Abstract

New and reinterpreted isotopic data for crystalline rocks exposed in the Wasatch Range require a reevaluation of Precambrian crustal boundaries in Utah. Crystalline rocks of the Santaquin Complex underwent metamorphism prior to ca. 1670 Ma, consistent with Sr and Nd isotope data. Mafic to intermediate rocks have major element, trace element, and isotope ratios indicative of derivation in an arc accreted to the Archean craton in Proterozoic time, requiring the crustal suture to be north of the Santaquin Complex. Farther north, the Farmington Canyon Complex has been considered Archean based on published Nd model ages and discordant U/Pb zircon ages. However, Nd model ages and zircons could be inherited from sedimentary protoliths.

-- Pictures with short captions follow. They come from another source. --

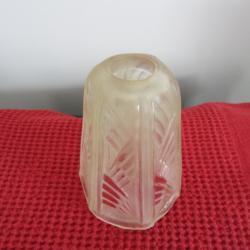 Tulipe verre moulé type Muller 1930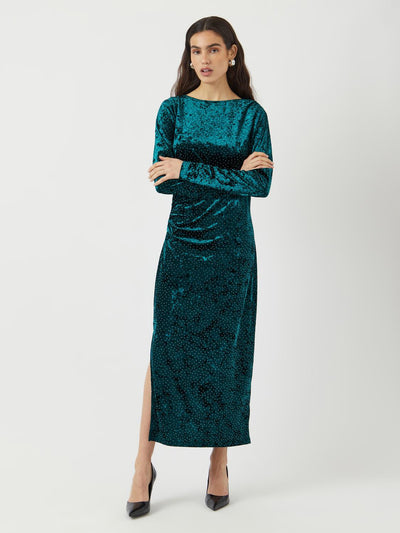 Yastillia Ls Velvet Long Dress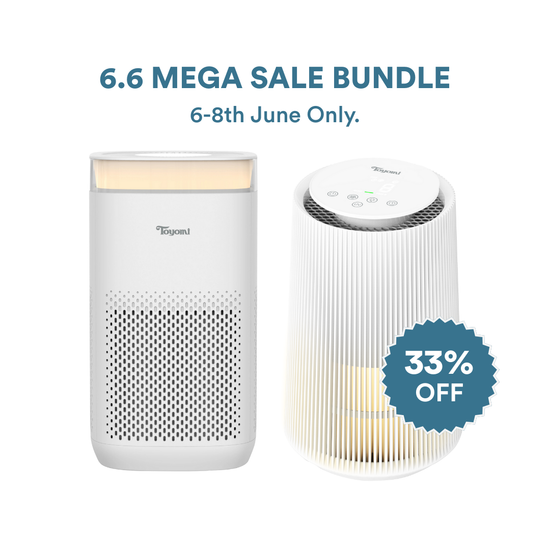 [6.6 SALE] TOYOMI HaloGuard & Haloguard Max HEPA UV Air Purifier AP 7000IT + AP 7300IT Bundle
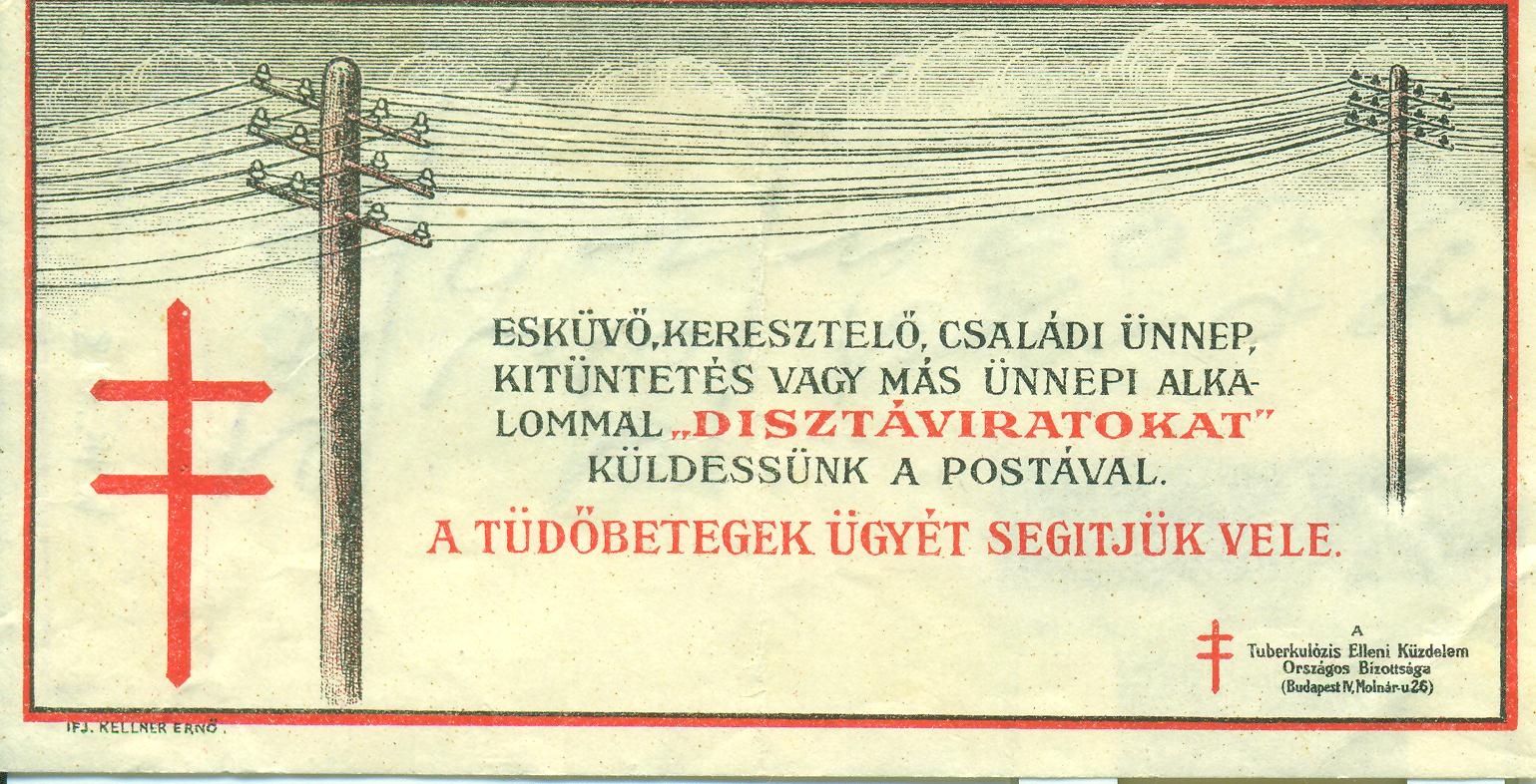 A Tuberkulózis Elleni Küzdelem Országos Bizottsága / POSTA (Magyar Kereskedelmi és Vendéglátóipari Múzeum CC BY-NC-SA)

U/Pb and electron microprobe ages of monazite have a mode at 1650 to 1700 Ma, concordant with the Santaquin Complex, and lack inheritance. We propose that the Farmington Canyon Complex was first cratonized from Archean-derived sediments in the Proterozoic, requiring a crustal suture to be north of it as well. Accretion ages of arc terranes in southeastern Wyoming are ∼60–100 m.y. older than in Utah. Thus, a serious reevaluation of basement architecture in Utah is needed and a previously unrecognized temporal complexity of accretion is indicated.